Hi,
What is the simpliest way to detect that a PDF is only built from images (like in case when the PDF has been created by a MFD or a scanner) ? I tried to use
doc.Pages[pageCurrent].Contents and
doc.Pages[pageCurrent].Resources.Images
but in some cases you can have a PDF whis is not only built from plain page images
and contains one Image per PDF page (ex. an Invoice with a logo…)
Thanks for you help
Hi Daniel,
Thanks for your inquiry. I’m afraid currently there is no such functionality available in Aspose.Pdf to confirm whether Pdf document is only built form images. However, I’ve logged an investigation issue in our issue tracking system as PDFNEWNET-35144. We will notify you via this forum thread as soon as it is resolved.

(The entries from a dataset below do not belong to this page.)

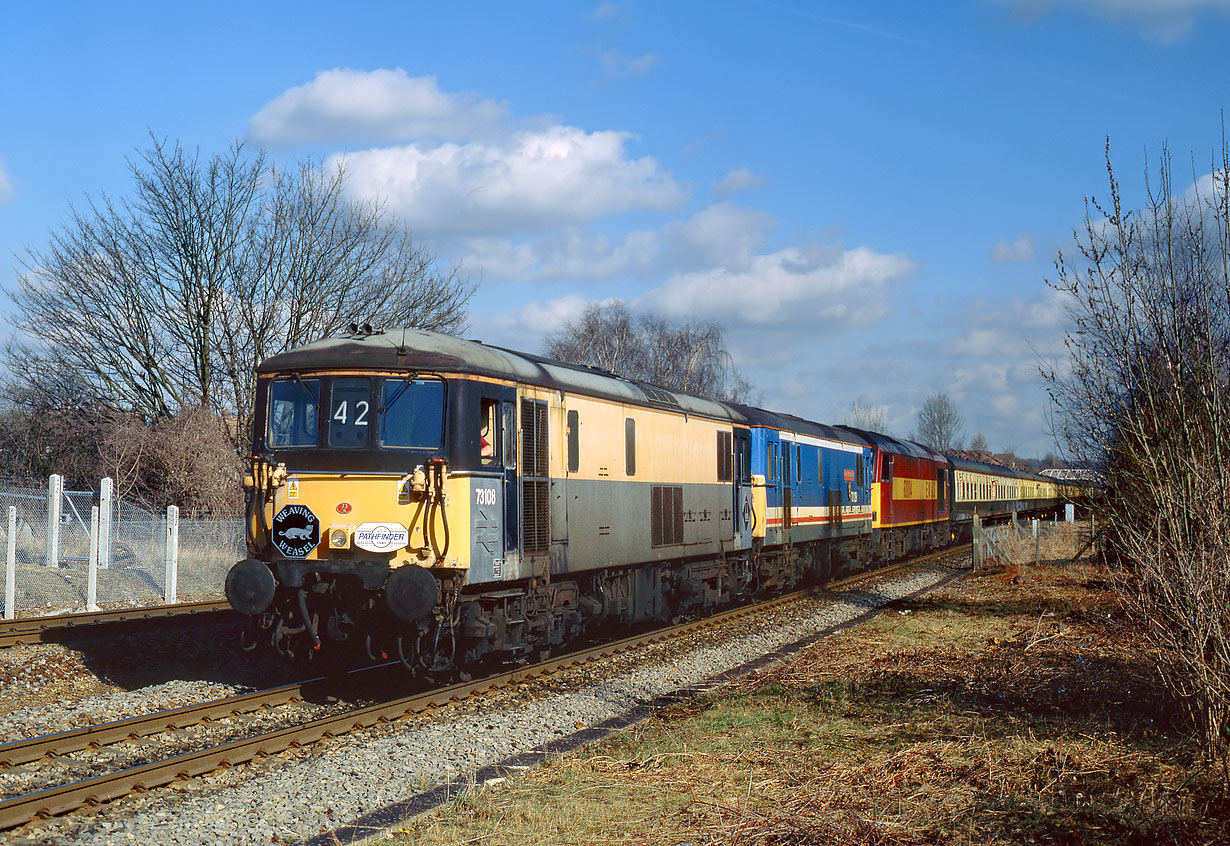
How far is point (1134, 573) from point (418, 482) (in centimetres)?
638

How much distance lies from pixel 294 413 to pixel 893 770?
280 inches

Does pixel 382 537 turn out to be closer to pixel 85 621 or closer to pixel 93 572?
pixel 85 621

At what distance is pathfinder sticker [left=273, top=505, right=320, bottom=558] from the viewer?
10.9 metres

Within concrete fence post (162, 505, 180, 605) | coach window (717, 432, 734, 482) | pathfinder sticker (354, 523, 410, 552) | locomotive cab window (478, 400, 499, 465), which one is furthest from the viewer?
concrete fence post (162, 505, 180, 605)

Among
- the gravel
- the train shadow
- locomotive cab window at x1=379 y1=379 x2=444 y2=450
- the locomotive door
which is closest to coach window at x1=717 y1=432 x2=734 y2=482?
the locomotive door

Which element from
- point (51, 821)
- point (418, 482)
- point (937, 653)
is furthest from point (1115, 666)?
point (51, 821)

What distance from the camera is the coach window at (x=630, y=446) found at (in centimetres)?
1464

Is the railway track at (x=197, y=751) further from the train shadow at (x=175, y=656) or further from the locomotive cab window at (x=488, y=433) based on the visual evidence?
the locomotive cab window at (x=488, y=433)

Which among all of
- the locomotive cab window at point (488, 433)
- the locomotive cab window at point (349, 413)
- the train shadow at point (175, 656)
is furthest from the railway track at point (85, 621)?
the locomotive cab window at point (488, 433)

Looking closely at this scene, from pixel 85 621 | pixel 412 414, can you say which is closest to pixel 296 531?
pixel 412 414

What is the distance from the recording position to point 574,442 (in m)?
13.2

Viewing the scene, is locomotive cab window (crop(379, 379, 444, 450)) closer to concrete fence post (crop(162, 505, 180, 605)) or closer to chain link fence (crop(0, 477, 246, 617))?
chain link fence (crop(0, 477, 246, 617))

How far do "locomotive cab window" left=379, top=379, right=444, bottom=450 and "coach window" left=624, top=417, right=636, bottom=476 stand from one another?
13.5 ft

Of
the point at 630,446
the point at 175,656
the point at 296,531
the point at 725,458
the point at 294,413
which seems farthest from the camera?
the point at 725,458
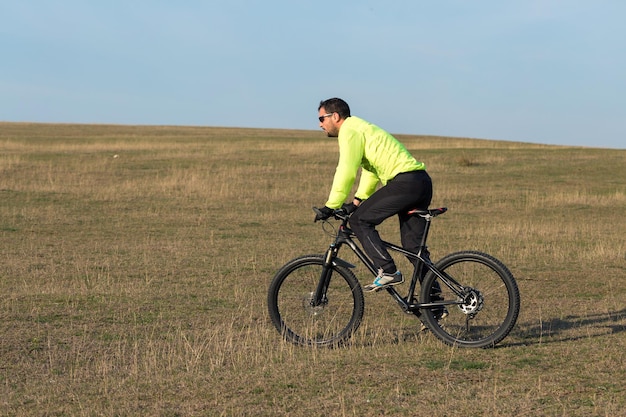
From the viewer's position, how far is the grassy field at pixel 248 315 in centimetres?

Please feel free to contact us for any further assistance.
Best Regards,
Hi Daniel,
Thanks for your patience. Please check the following code snippet for detecting whether a PDF document has only images. Also, please pay attention that we’ve supplied the simplest way of defining image-only PDFs. The proposed code snippet uses the show text operator to deduce if it is an image-only PDF. In general, there can be other rules for detecting image-only PDFs, and these can be defined using the DOM (i.e., by analyzing the page’s content).
bool HasOnlyImages(string filename)
{
Document document = new Document(filename);
OperatorSelector os;
foreach (Page page in document.Pages)
{
os = new OperatorSelector(new Operator.ShowText());
page.Contents.Accept(os);
if (os.Selected.Count != 0)
return false;
}
return true;
}
Hopefully, it will help to achieve your requirements.
Best Regards,